Our title, ‘So This Is Christmas’ was taken from John Lennon’s Happy Christmas (War is Over) – co-incidentally very timely as the 30th anniversary of his death fell in the week before the concert – so a hasty order for the band arrangement was made and the piece rehearsed to groans of ‘cheesey’ and ‘boring’ from players. With a bit of polishing up of old favourites and carols, and rehearsal of a couple more new pieces, the programme was sorted.
The chaos that is front of house on a sell-out concert night as tickets are checked, programmes and raffle tickets sold and audience members scramble for the best seats, finally abated and at last the curtains opened as the band struck up with Stephen Bulla’s Proclamation of Christmas to open the show. Guest compere Mark Ponsford welcomed the audience, introduced the Lennon piece that our title was taken from and in a moment of pure concert magic, the ‘boring, cheesey’ piece came alive and completely won over band and audience alike. With plenty of audience participation in carol singing, Schnee-waltzing and Christmas Swingalong-ing, the first half rattled past with alarming speed and, in a little over 30 minutes, Sam Fonteyn’s Pop Looks Bach (The Ski Sunday Theme) brought us to the interval.
After hasty interval discussions on how to ‘pad-out’ the second half with an extra piece (or two) and the offer of some filling from compere Mark, Chairman Adam Smith and yours truly grabbed the limelight to complete the secret Santa raffle. With Adam displaying a hitherto un-tapped talent for extremely corny jokes and having the audience eating out of his hand, the draw passed off without confusion or controversy – little short of a Christmas miracle! In true Eric Morecombe fashion, Adam fought his way back through the stage curtain to re-take his seat on the horn bench.
Rodney Newton’s ‘Acid Brass’ arrangement of the traditional carol Gaudete heralded the opening of the second half, before the haunting Parafrase (for Euphonium and Brass Band), a beautiful arrangement of Away in a Manger featuring Richard Boler on euphonium, quietened things down in readiness for our poetry feature. I have to confess to having my fingers crossed as Mark introduced Annie Reilly and the band struck up with The Night Before Christmas – how wrong I was to worry! The band played beautifully and sympathetically around Annie’s enchanting reading of the words known to children the world over and to an enthralled audience. Several members of the audience confessed to shedding a tear as they remembered their own, their children’s, and their grandchildren’s love of Clement C. Moore’s poem – the very essence of Christmas to so many.
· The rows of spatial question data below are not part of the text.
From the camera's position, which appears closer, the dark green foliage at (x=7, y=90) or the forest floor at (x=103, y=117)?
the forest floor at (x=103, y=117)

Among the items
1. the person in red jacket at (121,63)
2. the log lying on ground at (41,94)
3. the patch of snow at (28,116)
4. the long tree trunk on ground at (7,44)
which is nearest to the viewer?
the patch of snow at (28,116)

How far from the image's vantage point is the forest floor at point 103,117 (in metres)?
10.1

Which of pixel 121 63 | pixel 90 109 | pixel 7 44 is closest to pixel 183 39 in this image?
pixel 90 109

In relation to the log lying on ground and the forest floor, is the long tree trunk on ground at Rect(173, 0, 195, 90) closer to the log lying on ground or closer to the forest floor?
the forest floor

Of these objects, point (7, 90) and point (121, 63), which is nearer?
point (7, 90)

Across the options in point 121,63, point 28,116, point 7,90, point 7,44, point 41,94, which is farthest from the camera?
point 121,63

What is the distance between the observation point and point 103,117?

So after the night before Christmas comes Christmas Day and Christmas lunch complete with – CRACKERS! In an operation that made up with enthusiasm what it lacked in finesse, band members distributed crackers to the entire audience as Mark Ponsford manfully recited a poem to ‘cover’ the activity before trying to organise and orchestrate the mass cracker-pull. Intending to count down from ten to build up the anticipation before the big pull, and with a shout of ‘Are you ready?’ Mark’s voice was drowned completely by the bangs of over 250 crackers being prematurely pulled and the subsequent laughter and chaos as paper hats were donned.
With the party atmosphere in full swing by now, the stage was set for the arrival of Frosty the Snowman in the shape of bass trombone player Alex Newman, resplendent in Snowman costume, and earning cheers and applause for a hilarious rendition of the old favourite. Irving Berlin’s White Christmas had the audience singing along, and the next item, Rocking Around the Christmas Tree, had them dancing in the aisles, joined by band members and conductor Roland Wright. The inevitable visit of the man in the red suit to distribute sweets around the auditorium during the playing of Jingle Bells brought us around to the finale. It was at this point that Mark Ponsford, under instruction to ‘fill’ to give the band a breather, played his trump card with a recitation entitled ‘Twas Christmas Day in the Workhouse’. Well if as they say, ‘to the pure all things are pure’, we certainly had an impure audience that night. Mark quite literally hand everyone crying with laughter as they anticipated the ‘impure’ rhyming words to his completely ‘innocent’ innuendo-filled recitation, leaving the band to dry their eyes and compose themselves before Roland could raise the baton to start Paul Lovatt-Cooper’s A Christmas Finale.
With an audience wanting the evening to go on and on, two encore items were performed with the Jonah Louie hit A Fairytale of New York finally bringing the curtain down on a truly amazing evening of festive fun, laughter and wonderful music. The weeks of worry about ticket sales, music, poetry, programme production, raffle, lighting, sound, help on the night and yes, those blooming crackers! – had all been worth it – again, thanks to the amazing bunch of people that are Michelmersh Silver Band.